Segment Open
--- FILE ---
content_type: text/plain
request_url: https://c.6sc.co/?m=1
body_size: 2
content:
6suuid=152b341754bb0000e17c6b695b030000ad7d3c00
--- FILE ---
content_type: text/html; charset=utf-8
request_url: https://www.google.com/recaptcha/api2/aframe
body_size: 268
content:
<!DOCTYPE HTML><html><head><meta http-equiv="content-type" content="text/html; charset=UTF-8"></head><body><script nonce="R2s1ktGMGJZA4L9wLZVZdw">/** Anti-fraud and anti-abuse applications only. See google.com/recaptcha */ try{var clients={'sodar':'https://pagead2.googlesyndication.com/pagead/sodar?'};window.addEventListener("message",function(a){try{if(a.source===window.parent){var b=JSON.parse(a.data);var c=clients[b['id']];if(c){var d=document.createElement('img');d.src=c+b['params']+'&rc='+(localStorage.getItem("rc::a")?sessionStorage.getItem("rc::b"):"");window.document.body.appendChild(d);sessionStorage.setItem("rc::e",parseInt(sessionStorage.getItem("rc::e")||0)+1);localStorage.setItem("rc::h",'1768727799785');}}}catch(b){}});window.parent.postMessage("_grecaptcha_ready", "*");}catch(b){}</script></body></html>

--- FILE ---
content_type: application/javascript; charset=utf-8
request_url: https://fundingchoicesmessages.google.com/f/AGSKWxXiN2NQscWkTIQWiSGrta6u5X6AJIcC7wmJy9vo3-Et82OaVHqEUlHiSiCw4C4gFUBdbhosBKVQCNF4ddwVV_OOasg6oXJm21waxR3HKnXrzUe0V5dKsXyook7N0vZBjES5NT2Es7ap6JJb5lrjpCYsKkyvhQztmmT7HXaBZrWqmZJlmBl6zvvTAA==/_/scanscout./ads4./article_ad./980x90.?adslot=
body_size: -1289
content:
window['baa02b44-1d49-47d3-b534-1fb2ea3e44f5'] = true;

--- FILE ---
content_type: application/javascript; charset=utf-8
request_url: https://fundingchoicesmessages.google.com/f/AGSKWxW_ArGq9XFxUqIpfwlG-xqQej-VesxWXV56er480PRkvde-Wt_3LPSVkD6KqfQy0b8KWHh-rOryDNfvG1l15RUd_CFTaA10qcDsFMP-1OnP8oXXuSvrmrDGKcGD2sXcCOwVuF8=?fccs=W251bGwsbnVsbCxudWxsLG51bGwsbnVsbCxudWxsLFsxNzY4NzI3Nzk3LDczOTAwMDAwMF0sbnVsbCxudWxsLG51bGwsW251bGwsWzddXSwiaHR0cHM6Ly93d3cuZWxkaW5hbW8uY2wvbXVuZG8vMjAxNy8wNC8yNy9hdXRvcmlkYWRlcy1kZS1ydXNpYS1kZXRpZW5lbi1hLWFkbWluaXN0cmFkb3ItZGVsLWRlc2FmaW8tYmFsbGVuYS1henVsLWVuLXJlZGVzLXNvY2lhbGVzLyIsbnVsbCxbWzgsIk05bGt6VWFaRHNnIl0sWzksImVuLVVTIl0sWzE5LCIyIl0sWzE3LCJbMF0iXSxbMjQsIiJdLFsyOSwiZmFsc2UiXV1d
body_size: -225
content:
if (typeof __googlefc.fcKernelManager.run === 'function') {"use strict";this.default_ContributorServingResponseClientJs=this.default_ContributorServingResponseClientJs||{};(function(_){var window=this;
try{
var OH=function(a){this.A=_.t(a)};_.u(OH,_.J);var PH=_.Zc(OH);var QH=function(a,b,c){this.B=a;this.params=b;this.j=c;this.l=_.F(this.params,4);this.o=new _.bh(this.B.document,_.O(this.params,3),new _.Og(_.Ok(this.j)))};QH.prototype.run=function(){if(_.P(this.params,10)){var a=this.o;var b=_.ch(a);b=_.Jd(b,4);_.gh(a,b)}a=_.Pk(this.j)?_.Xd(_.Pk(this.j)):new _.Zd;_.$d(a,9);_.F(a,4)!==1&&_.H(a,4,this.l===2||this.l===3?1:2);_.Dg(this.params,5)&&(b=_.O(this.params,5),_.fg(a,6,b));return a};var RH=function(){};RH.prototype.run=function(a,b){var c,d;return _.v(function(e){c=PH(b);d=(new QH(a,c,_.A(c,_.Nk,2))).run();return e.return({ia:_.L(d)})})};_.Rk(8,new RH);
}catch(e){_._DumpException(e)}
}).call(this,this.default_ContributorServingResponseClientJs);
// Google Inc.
Segment Closed
- **EXERCISE GOAL**: Report every line from the material above that mentions the word "text".

- **YOUR SOLUTION**:
content_type: text/plain
content_type: text/html; charset=utf-8
<!DOCTYPE HTML><html><head><meta http-equiv="content-type" content="text/html; charset=UTF-8"></head><body><script nonce="R2s1ktGMGJZA4L9wLZVZdw">/** Anti-fraud and anti-abuse applications only. See google.com/recaptcha */ try{var clients={'sodar':'https://pagead2.googlesyndication.com/pagead/sodar?'};window.addEventListener("message",function(a){try{if(a.source===window.parent){var b=JSON.parse(a.data);var c=clients[b['id']];if(c){var d=document.createElement('img');d.src=c+b['params']+'&rc='+(localStorage.getItem("rc::a")?sessionStorage.getItem("rc::b"):"");window.document.body.appendChild(d);sessionStorage.setItem("rc::e",parseInt(sessionStorage.getItem("rc::e")||0)+1);localStorage.setItem("rc::h",'1768727799785');}}}catch(b){}});window.parent.postMessage("_grecaptcha_ready", "*");}catch(b){}</script></body></html>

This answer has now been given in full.